Before GLP-1s, there was rarely any such thing as "satiation" for me. Getting full was something that happened without the feeling of having had enough. The main effect of wegovy, for me, was having a feeling of not needing to eat rather than just feeling too full to eat. It was quite an experience, and one I am not sure I had had in more than 30 years.
I've heard people say this before, but when reading those arguments it mostly turns out to be people who think there's something more complicated going on with digestion, excretion, or metabolism such that eaten calories are more efficiently used for some, and burned off or passed through without full processing to some degree for people who self-reportedly "can't gain weight".
Right, the body can choose to either convert surplus calories to fat or waste heat. The latter could explain how some individuals are much more resistant to weight gain than others. This is also supported by overfeeding studies, in which controlling for relevant factors, some people gain much more fat on a deliberate calorie surplus than others.
It should also just be obvious to people. The body, of course, has a choice in how it spends it's energy.
There have been studies on ababolics, synthetic testosterone, that demonstrate this. Taking steroids and doing absolutely nothing leads to more fat loss and more muscle gain than not taking steroids and working out. Which... yeah duh.
But people will still deny this, because of the implications. We all have different baselines, and nobody likes to hear that they got lucky in some ways. Everyone wants to believe the world and human condition is perfectly fair, so they feel that they deserve what they have.
I think the described problem is real, but I'm astonished at the "went into politics" solution. I would expect that the lab work was a much more concrete, achievable, and lasting good than anything that will come of engaging with zero-sum or negative-sum games.
I also wonder about the "now it's time to lift everyone else into abundance" earlier in the article. I don't disagree that this is valuable, but it doesn't solve the existential "why", it just puts it off for a few decades until the poorest humans are as rich as wealthy Americans are now. "What a problem to have!" one might say, but literally that is the problem that the article is about, right?
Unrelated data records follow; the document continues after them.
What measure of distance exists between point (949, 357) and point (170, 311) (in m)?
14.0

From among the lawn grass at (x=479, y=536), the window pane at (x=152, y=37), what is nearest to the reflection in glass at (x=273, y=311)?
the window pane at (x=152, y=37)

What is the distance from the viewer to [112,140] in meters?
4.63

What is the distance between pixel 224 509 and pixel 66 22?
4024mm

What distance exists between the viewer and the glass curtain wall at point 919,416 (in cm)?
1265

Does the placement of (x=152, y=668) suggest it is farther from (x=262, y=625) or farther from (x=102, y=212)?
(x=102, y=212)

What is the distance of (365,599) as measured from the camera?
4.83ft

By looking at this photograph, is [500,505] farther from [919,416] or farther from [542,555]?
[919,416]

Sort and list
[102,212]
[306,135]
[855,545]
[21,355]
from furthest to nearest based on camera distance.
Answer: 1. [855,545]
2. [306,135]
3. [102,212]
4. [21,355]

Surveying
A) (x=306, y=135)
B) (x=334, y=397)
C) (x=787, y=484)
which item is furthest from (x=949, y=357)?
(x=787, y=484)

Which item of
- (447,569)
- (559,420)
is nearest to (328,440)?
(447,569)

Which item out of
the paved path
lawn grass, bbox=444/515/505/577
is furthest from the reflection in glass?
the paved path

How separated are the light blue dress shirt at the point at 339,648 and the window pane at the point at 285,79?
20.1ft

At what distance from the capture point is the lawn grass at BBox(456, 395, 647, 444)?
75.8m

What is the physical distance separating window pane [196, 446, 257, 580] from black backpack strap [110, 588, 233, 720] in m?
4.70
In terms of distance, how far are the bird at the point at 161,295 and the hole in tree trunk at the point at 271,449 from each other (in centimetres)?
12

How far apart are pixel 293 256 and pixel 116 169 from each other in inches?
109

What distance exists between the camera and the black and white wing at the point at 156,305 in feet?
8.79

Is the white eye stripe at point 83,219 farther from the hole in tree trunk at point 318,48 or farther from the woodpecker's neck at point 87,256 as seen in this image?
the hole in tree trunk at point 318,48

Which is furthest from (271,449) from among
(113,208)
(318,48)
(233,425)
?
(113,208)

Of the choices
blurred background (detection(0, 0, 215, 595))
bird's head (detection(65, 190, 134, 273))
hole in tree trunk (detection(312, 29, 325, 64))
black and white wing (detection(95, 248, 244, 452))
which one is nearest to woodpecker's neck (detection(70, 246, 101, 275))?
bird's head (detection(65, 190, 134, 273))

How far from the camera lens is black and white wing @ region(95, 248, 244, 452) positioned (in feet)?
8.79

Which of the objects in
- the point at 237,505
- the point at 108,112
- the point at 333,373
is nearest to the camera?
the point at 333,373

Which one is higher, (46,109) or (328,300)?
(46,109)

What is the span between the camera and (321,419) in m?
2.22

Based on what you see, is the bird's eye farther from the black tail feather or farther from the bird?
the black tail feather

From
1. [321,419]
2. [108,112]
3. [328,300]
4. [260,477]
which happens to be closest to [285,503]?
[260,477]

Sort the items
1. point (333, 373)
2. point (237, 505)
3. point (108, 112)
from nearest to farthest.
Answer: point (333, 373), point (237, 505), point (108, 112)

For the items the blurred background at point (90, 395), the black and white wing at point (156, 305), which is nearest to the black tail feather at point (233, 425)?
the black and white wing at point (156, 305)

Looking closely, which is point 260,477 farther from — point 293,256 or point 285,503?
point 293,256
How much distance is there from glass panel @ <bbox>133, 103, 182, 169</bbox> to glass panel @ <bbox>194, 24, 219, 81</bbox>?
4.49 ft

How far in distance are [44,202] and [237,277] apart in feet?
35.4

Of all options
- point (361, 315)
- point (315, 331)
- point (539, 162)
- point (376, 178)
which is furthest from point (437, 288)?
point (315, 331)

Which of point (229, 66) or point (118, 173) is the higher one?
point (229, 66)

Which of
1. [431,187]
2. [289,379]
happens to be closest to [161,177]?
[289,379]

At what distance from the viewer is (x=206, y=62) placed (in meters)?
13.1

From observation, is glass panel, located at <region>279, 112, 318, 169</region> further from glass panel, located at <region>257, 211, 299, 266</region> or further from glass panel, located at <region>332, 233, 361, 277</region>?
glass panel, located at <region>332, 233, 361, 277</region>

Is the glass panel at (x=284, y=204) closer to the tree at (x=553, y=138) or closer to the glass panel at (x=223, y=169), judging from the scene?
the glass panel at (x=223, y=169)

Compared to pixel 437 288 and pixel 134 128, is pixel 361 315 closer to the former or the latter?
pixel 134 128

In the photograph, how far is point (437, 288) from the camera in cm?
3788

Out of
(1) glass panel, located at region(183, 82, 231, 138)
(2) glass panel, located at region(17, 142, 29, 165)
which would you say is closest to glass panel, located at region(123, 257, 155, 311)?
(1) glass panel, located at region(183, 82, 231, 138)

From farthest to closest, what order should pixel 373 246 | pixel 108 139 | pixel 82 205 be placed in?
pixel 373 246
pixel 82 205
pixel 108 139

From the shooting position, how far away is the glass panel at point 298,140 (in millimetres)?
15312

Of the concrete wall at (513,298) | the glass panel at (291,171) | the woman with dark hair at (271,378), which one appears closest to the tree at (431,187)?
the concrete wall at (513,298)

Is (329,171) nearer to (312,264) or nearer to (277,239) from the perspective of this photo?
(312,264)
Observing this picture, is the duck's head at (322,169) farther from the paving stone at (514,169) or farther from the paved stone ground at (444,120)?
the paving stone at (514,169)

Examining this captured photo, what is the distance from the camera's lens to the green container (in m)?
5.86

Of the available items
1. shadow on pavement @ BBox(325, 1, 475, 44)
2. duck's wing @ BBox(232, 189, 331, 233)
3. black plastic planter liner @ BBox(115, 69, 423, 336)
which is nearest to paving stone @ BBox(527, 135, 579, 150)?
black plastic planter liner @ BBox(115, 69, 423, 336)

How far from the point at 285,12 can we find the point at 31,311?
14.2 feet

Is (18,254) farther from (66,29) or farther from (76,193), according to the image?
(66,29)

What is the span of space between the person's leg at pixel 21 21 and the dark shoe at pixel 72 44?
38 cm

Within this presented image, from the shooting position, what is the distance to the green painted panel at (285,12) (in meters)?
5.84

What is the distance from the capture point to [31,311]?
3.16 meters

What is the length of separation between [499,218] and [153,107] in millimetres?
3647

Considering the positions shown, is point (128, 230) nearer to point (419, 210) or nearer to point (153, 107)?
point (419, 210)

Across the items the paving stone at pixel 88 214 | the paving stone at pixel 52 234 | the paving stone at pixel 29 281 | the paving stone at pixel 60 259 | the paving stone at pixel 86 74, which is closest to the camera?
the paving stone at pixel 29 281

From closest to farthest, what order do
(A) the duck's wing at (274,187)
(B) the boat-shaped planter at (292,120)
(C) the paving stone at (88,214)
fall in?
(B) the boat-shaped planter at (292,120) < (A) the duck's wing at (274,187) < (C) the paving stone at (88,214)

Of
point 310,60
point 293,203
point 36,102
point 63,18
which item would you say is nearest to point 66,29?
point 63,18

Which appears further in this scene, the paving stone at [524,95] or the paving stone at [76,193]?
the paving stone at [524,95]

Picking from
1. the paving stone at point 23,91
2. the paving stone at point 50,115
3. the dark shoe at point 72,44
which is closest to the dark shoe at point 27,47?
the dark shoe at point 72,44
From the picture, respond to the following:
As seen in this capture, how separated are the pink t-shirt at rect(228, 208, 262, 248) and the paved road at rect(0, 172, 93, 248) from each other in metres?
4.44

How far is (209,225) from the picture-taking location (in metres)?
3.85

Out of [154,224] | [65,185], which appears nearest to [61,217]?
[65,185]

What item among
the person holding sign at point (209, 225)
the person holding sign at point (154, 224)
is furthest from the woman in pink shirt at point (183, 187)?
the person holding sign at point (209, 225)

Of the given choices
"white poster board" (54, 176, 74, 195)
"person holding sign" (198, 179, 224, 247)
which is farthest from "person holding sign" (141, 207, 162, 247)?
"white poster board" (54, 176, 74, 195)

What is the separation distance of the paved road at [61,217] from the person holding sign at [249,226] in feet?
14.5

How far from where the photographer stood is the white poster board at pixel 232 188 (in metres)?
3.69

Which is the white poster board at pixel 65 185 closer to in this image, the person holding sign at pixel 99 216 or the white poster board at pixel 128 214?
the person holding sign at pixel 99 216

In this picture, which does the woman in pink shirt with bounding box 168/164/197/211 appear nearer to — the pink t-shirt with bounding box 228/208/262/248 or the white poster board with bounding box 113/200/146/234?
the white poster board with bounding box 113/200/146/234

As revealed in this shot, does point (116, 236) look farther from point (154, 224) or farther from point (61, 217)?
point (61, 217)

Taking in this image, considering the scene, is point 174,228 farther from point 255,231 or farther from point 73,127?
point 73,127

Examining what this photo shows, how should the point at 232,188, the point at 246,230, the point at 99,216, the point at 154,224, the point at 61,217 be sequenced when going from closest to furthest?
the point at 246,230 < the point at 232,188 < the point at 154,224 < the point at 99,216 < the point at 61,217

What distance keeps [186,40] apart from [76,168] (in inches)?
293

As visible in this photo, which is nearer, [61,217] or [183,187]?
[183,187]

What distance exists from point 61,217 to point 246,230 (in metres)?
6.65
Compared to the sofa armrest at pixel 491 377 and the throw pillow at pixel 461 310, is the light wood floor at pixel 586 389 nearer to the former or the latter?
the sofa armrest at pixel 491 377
Going back to power-level everyone else doesn't actually solve the problem of what to do when someone reaches the level cap.
Ultimately there is nothing that is obviously and provably more important than the individual reading or writing this, as there kinda was in previous eras. Some candidates include religion, panhuman expansion or thriving (Musk), building a successor entity or entities (Altman), and the State or politics (the OP). I don't know of any argument better than personal preference, at the moment.
I think this is, in part, what the article is arguing. Community, and multi-generational culture and tradition, were a technology which helped populations thrive in what we now consider abject poverty. As the world gets wealthier, due to more recent technologies like widespread markets, staying in the same place and interacting with only the same 100-500 people for one's whole life is no longer something that almost everyone has to do, which explodes the basis for those earlier techs.
With TFR rapidly falling, current and future children are much less likely to even have any family other than parents, which cuts out another pillar supporting community and tradition, too.
I don't have a pat answer or know where this is going, but--assuming humanity survives--unless we want to turn into Asimov's Spacers, we'll have to find something to care about.
I find it difficult to express how strongly I disagree with this sentiment.